##### Material supplied

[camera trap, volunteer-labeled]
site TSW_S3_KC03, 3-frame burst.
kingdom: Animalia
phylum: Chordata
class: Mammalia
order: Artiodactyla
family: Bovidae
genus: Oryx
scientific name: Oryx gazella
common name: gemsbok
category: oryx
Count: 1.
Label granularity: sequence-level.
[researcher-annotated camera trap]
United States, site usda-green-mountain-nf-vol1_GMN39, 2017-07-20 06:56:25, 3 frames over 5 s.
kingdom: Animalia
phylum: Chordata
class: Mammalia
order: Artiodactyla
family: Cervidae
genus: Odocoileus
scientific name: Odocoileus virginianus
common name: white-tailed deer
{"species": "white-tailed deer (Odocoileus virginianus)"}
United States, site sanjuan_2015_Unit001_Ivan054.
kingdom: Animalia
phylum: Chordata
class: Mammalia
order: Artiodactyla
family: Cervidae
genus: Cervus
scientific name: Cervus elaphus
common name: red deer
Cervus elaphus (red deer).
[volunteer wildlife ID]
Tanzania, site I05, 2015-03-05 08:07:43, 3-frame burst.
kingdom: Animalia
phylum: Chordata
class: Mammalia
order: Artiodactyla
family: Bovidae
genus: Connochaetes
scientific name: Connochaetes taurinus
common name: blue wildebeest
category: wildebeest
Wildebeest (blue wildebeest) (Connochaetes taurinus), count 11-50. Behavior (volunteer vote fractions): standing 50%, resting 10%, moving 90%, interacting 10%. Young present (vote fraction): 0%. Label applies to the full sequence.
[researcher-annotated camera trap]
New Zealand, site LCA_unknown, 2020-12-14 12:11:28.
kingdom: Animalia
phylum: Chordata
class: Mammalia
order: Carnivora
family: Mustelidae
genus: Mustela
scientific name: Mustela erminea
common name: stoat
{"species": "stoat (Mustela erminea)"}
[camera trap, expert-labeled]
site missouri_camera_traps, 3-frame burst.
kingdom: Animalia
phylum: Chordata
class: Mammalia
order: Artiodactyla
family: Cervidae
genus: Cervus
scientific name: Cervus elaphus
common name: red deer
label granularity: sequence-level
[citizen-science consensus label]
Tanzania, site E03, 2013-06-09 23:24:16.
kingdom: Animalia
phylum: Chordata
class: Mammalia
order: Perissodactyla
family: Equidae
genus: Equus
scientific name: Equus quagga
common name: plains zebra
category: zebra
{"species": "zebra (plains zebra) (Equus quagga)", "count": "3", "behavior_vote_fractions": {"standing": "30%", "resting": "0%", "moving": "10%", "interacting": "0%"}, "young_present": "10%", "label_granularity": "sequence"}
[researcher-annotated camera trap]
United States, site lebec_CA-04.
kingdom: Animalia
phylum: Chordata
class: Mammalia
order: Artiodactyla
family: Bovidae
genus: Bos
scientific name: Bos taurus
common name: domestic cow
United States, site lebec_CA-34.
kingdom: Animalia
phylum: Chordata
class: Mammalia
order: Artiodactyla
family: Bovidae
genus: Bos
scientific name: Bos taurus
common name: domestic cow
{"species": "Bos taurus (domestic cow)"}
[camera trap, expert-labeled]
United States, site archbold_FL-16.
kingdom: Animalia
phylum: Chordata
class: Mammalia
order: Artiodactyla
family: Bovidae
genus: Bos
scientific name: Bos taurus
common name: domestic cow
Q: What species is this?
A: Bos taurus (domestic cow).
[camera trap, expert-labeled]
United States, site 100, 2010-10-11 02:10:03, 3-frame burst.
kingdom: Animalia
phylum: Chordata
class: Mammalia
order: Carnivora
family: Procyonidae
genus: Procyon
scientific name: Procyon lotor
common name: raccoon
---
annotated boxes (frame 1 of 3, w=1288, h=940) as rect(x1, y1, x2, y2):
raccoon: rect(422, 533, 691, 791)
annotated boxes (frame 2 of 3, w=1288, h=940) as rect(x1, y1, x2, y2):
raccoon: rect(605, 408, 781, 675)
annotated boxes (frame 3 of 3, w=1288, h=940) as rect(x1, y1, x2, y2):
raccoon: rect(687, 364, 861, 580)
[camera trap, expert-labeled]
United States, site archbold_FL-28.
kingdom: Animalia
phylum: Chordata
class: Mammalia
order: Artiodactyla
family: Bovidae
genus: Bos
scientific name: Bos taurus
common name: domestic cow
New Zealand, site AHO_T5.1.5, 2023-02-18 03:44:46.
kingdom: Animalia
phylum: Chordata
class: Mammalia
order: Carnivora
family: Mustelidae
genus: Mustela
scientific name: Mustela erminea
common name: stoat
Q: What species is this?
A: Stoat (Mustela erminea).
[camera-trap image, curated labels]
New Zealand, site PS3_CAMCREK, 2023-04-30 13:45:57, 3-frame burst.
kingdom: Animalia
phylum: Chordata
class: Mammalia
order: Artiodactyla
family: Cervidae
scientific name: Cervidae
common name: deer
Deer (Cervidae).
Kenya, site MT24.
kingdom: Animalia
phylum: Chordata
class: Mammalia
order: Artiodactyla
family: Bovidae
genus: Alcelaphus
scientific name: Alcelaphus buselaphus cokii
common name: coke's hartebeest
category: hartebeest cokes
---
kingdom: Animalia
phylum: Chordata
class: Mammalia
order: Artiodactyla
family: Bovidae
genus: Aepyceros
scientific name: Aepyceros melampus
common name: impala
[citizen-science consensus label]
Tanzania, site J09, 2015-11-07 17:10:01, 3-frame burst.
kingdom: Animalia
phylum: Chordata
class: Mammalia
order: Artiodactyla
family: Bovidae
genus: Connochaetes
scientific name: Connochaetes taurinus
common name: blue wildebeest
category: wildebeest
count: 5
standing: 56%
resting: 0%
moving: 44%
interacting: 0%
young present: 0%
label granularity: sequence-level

##########

■ **Task objective**: Output the complete set of records word for word.

■ **Reply**:
[camera trap, volunteer-labeled]
site TSW_S3_KC03, 3-frame burst.
kingdom: Animalia
phylum: Chordata
class: Mammalia
order: Artiodactyla
family: Bovidae
genus: Oryx
scientific name: Oryx gazella
common name: gemsbok
category: oryx
Count: 1.
Label granularity: sequence-level.
[researcher-annotated camera trap]
United States, site usda-green-mountain-nf-vol1_GMN39, 2017-07-20 06:56:25, 3 frames over 5 s.
kingdom: Animalia
phylum: Chordata
class: Mammalia
order: Artiodactyla
family: Cervidae
genus: Odocoileus
scientific name: Odocoileus virginianus
common name: white-tailed deer
{"species": "white-tailed deer (Odocoileus virginianus)"}
United States, site sanjuan_2015_Unit001_Ivan054.
kingdom: Animalia
phylum: Chordata
class: Mammalia
order: Artiodactyla
family: Cervidae
genus: Cervus
scientific name: Cervus elaphus
common name: red deer
Cervus elaphus (red deer).
[volunteer wildlife ID]
Tanzania, site I05, 2015-03-05 08:07:43, 3-frame burst.
kingdom: Animalia
phylum: Chordata
class: Mammalia
order: Artiodactyla
family: Bovidae
genus: Connochaetes
scientific name: Connochaetes taurinus
common name: blue wildebeest
category: wildebeest
Wildebeest (blue wildebeest) (Connochaetes taurinus), count 11-50. Behavior (volunteer vote fractions): standing 50%, resting 10%, moving 90%, interacting 10%. Young present (vote fraction): 0%. Label applies to the full sequence.
[researcher-annotated camera trap]
New Zealand, site LCA_unknown, 2020-12-14 12:11:28.
kingdom: Animalia
phylum: Chordata
class: Mammalia
order: Carnivora
family: Mustelidae
genus: Mustela
scientific name: Mustela erminea
common name: stoat
{"species": "stoat (Mustela erminea)"}
[camera trap, expert-labeled]
site missouri_camera_traps, 3-frame burst.
kingdom: Animalia
phylum: Chordata
class: Mammalia
order: Artiodactyla
family: Cervidae
genus: Cervus
scientific name: Cervus elaphus
common name: red deer
label granularity: sequence-level
[citizen-science consensus label]
Tanzania, site E03, 2013-06-09 23:24:16.
kingdom: Animalia
phylum: Chordata
class: Mammalia
order: Perissodactyla
family: Equidae
genus: Equus
scientific name: Equus quagga
common name: plains zebra
category: zebra
{"species": "zebra (plains zebra) (Equus quagga)", "count": "3", "behavior_vote_fractions": {"standing": "30%", "resting": "0%", "moving": "10%", "interacting": "0%"}, "young_present": "10%", "label_granularity": "sequence"}
[researcher-annotated camera trap]
United States, site lebec_CA-04.
kingdom: Animalia
phylum: Chordata
class: Mammalia
order: Artiodactyla
family: Bovidae
genus: Bos
scientific name: Bos taurus
common name: domestic cow
United States, site lebec_CA-34.
kingdom: Animalia
phylum: Chordata
class: Mammalia
order: Artiodactyla
family: Bovidae
genus: Bos
scientific name: Bos taurus
common name: domestic cow
{"species": "Bos taurus (domestic cow)"}
[camera trap, expert-labeled]
United States, site archbold_FL-16.
kingdom: Animalia
phylum: Chordata
class: Mammalia
order: Artiodactyla
family: Bovidae
genus: Bos
scientific name: Bos taurus
common name: domestic cow
Q: What species is this?
A: Bos taurus (domestic cow).
[camera trap, expert-labeled]
United States, site 100, 2010-10-11 02:10:03, 3-frame burst.
kingdom: Animalia
phylum: Chordata
class: Mammalia
order: Carnivora
family: Procyonidae
genus: Procyon
scientific name: Procyon lotor
common name: raccoon
---
annotated boxes (frame 1 of 3, w=1288, h=940) as rect(x1, y1, x2, y2):
raccoon: rect(422, 533, 691, 791)
annotated boxes (frame 2 of 3, w=1288, h=940) as rect(x1, y1, x2, y2):
raccoon: rect(605, 408, 781, 675)
annotated boxes (frame 3 of 3, w=1288, h=940) as rect(x1, y1, x2, y2):
raccoon: rect(687, 364, 861, 580)
[camera trap, expert-labeled]
United States, site archbold_FL-28.
kingdom: Animalia
phylum: Chordata
class: Mammalia
order: Artiodactyla
family: Bovidae
genus: Bos
scientific name: Bos taurus
common name: domestic cow
New Zealand, site AHO_T5.1.5, 2023-02-18 03:44:46.
kingdom: Animalia
phylum: Chordata
class: Mammalia
order: Carnivora
family: Mustelidae
genus: Mustela
scientific name: Mustela erminea
common name: stoat
Q: What species is this?
A: Stoat (Mustela erminea).
[camera-trap image, curated labels]
New Zealand, site PS3_CAMCREK, 2023-04-30 13:45:57, 3-frame burst.
kingdom: Animalia
phylum: Chordata
class: Mammalia
order: Artiodactyla
family: Cervidae
scientific name: Cervidae
common name: deer
Deer (Cervidae).
Kenya, site MT24.
kingdom: Animalia
phylum: Chordata
class: Mammalia
order: Artiodactyla
family: Bovidae
genus: Alcelaphus
scientific name: Alcelaphus buselaphus cokii
common name: coke's hartebeest
category: hartebeest cokes
---
kingdom: Animalia
phylum: Chordata
class: Mammalia
order: Artiodactyla
family: Bovidae
genus: Aepyceros
scientific name: Aepyceros melampus
common name: impala
[citizen-science consensus label]
Tanzania, site J09, 2015-11-07 17:10:01, 3-frame burst.
kingdom: Animalia
phylum: Chordata
class: Mammalia
order: Artiodactyla
family: Bovidae
genus: Connochaetes
scientific name: Connochaetes taurinus
common name: blue wildebeest
category: wildebeest
count: 5
standing: 56%
resting: 0%
moving: 44%
interacting: 0%
young present: 0%
label granularity: sequence-level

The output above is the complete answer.